Thanks to the New York Times, I could see a diagram of Istanbul’s Ataturk International Airport and the precise points where suicide bombers Tuesday spread death and destruction.
Yes, there’s where we picked up our bags in January. There is the arrival hall, where we waited for our driver. Here are the main doors we walked through to get to our shuttle.
They say travel makes the world smaller. That it widens your horizons. That it sparks an appreciation for the sheer wonder of this globe.
What they don’t tell you is that travel can make you grieve, too.
On the day after we left Istanbul for Greece in January, a suicide bomber detonated himself near a group of German tourists visiting Sultanahmet Square. Less than 48 hours earlier, we’d stood at that very spot gawking at a 3,500-year-old Egyptian obelisk and marveling at the thundering beauty of the famed Blue Mosque.
Too close for comfort.
I am not going to make this a “God’s will” thing, blathering on that I must be blessed because I passed through these places and survived. (Frankly, I find that reaction offensive, though I also acknowledge that it’s a very human thing to try to find some sense of order in tragedy.) But being there does change my perspective.

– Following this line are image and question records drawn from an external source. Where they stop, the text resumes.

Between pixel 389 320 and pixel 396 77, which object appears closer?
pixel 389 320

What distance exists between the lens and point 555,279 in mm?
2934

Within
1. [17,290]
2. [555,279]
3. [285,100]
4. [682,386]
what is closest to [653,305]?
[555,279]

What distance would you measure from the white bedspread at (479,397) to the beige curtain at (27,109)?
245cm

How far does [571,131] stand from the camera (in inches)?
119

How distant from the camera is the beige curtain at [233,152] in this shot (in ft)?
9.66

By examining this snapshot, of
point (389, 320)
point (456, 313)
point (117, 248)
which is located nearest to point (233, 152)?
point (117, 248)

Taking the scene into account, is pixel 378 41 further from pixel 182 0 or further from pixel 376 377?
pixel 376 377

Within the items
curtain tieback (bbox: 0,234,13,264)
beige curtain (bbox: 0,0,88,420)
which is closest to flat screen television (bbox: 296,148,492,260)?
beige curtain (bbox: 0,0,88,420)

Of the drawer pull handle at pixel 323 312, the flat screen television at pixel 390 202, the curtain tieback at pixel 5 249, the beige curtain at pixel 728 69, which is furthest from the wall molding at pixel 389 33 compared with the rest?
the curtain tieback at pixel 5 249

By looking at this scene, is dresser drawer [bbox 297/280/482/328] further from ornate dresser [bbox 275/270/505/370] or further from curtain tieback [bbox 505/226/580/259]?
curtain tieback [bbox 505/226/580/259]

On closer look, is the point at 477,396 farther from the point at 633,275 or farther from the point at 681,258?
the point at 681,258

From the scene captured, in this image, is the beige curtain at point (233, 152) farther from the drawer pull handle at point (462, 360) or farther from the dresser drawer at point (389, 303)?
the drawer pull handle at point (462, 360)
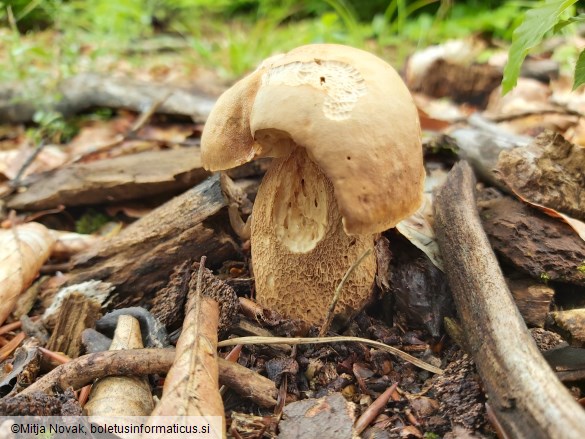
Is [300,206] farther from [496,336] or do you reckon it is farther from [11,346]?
[11,346]

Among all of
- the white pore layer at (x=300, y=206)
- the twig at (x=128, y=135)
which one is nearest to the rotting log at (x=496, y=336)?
the white pore layer at (x=300, y=206)

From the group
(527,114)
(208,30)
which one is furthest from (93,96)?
(208,30)

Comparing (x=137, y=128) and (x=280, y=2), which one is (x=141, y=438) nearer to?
(x=137, y=128)

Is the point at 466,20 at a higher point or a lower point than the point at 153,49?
higher

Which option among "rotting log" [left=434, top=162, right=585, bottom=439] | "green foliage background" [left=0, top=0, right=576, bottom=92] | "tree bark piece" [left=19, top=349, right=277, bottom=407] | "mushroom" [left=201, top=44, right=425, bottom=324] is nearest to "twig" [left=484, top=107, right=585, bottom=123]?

So many times the media coverage of distant, far away destruction remains precisely that: distant and far away. From havoc in Brussels to the grim aftermath of Orlando, I am touched by tragedy, but these places I’ve never been still manage to retain some element of abstraction. I have no eyewitness reference to process the scope or scale of calamity.
Several months later, I’m further removed in terms of time frame from the Istanbul airport bombing, but the emotional impact feels nearly the same as learning about the Sultanahmet Square bombing. The images I see from the scene at the airport, both photographs and video, are of places that were part of my own corporeal experience. My reaction shifts from the abstract to the concrete.
I loved visiting Istanbul. I want to go back. It is a glorious city steeped in the architecture and history of three major world empires. The food, noise, sights, crowds and culture are all-encompassing. I can still taste the baklava, feel the winds on the Bosphorus, hear the calls to prayer. The city is home to The Museum of Innocence, a small institution that had a profound effect on me.
I am sad for the residents of the city, some of whom rely heavily on tourists for their livelihoods, and for the stress of living under a terror watch. I am sad that many visitors will decide never to come because it is too dangerous, missing out on a chance to see one of the world’s great cities.
I am sad so many people died.
But I won’t stop traveling. I want to see as much of the world as I can. I can only hope that the places I love can stand strong against the maddening destructiveness of ignorance and hate.